-- AUFTRAG --
Liste alle Städte auf, die im folgenden Bericht über den Leipziger Ruderachter genannt werden.

-- TEXTAUSZUG --
━━━━━━━━━━━━━━━━━━━━━━━━━━━━━━

Kein neues Boot, gleiche Mannschaft


Mit Donnerschlägen endete das erste Rennwochenende in Frankfurt. Ein Donnerschlag war für das Team aus Leipzig und Magdeburg auch das Ergebnis. Mit deutlich höheren Erwartungen als das Ergebnis zeigt, sind die Ruderer aus Mitteldeutschland an den Main gefahren. Am Ende stand der Kampf mit der eigenen Aufregung und der Kampf um Platz 11. An dieser Stelle schlug die Natur richtig rein und verhinderte das letzte Rennen.

Alles auf Anfang und alles wird besser. Die Wochen zwischen Frankfurt und Münster wurden sehr intensiv genutzt. 1000De Kilometer sind nicht zusammengekommen. Anatoli hat trotzdem viel mit der Mannschaft ausprobiert, nicht immer mit 100 %er Zustimmung des kompletten Teams: „Muss gehen: Bam Bam Bam Bam Bam Bambambam“. Größte Herausforderung aus seiner Sicht ist das Verständnis der richtigen Rudertechnik. Aber wer hat die schon? Wer weiß schon, was sein größter Muskel ist? Drei Wochen zwischen den Renntagen bedeuteten gerade zwei gemeinsame Trainingstage in Leipzig. Dass diese mit drei Einheiten gespickt waren, versteht sich von selbst. Dass sich Anatoli immer die Zeit dafür genommen hat, zollt Respekt.

Zweimal Rudern am Wochenende, da wurde der Berg an Hausaufgaben für das Training unter der Woche entsprechend groß. Kontrolle der Ergebnisse folgt dieses Wochenende. Kein neues Boot, gleiche Mannschaft, so geht der DHfK Leipzig-Sparkassen-Achter an den Start. Die Motivation ist höher als in Frankfurt. Gleichzeitig gehen wir mit mehr Gelassenheit an den Start. Münster ist ja nicht mehr der erste Renntag in diesem Jahr und nicht das erste Rennen für das Team.

━━━━━━━━━━━━━━━━━━━━━━━━━━━━━━

-- ERFASSTE DATEN --
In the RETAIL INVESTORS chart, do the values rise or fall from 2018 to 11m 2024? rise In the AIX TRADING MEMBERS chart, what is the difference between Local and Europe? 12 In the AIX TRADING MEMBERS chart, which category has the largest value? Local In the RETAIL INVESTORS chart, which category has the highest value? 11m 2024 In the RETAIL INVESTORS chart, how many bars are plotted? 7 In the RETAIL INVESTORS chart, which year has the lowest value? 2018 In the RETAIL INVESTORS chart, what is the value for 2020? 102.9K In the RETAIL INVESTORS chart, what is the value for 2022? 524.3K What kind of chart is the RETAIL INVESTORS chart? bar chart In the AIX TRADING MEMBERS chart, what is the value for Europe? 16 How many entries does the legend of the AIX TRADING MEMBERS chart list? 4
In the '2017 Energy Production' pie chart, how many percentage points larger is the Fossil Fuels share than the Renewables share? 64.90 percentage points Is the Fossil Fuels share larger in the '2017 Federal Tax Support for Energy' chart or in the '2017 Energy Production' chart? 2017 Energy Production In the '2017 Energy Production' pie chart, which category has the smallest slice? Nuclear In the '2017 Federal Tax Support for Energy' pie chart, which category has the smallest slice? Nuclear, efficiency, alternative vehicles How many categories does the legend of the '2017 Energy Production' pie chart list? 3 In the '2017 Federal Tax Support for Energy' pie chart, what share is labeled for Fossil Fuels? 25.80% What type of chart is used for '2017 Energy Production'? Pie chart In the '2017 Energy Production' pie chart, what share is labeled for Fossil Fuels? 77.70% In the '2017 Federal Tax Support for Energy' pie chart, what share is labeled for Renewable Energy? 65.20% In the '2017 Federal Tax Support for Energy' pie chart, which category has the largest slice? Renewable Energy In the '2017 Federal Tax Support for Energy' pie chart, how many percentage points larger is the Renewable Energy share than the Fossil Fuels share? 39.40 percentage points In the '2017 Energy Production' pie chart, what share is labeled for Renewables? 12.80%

━━━━━━━━━━━━━━━━━━━━━━━━━━━━━━

-- ANTWORT --
Frankfurt, Leipzig, Magdeburg, Münster